[Start of Attachment]
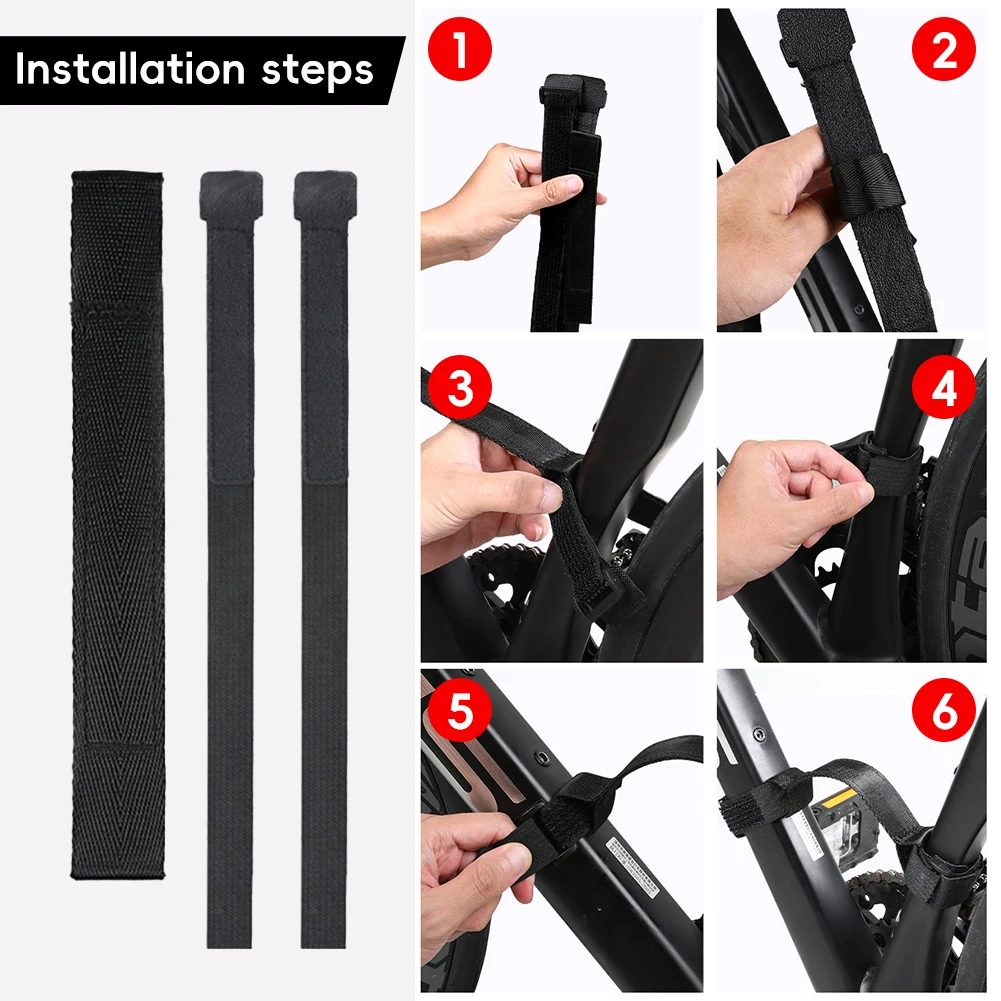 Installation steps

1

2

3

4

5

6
[End of Attachment]
[Start of Attachment]
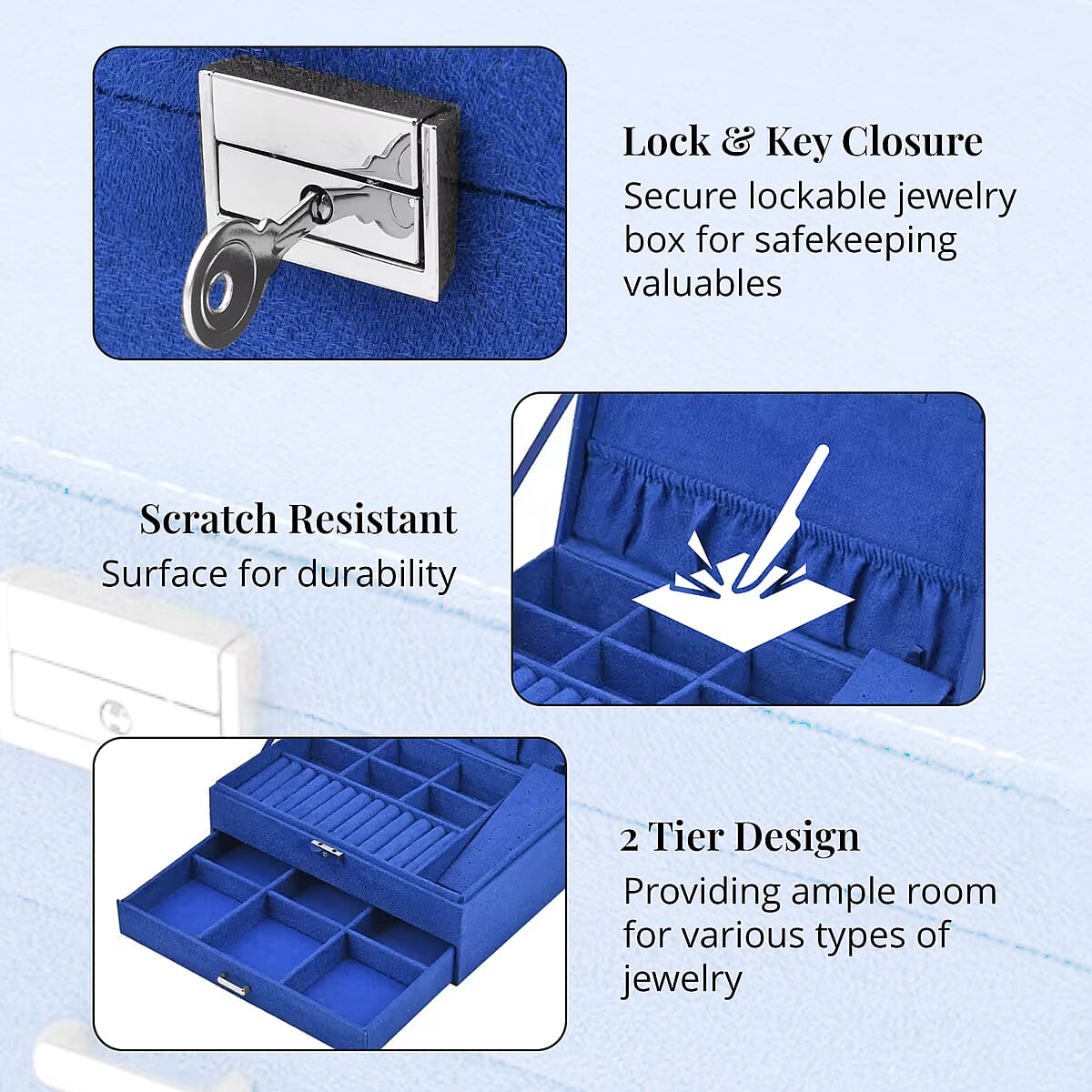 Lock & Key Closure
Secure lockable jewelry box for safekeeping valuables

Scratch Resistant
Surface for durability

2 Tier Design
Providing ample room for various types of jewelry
[End of Attachment]
WHAT YOU WILL DO
The stretch of entries above that starts with the line containing "Scratch Resistant" and goes on through the line containing "Providing ample room" is to be transcribed exactly, and no other line is to be transcribed.

EXERCISE RESPONSE
Scratch Resistant
Surface for durability

2 Tier Design
Providing ample room for various types of jewelry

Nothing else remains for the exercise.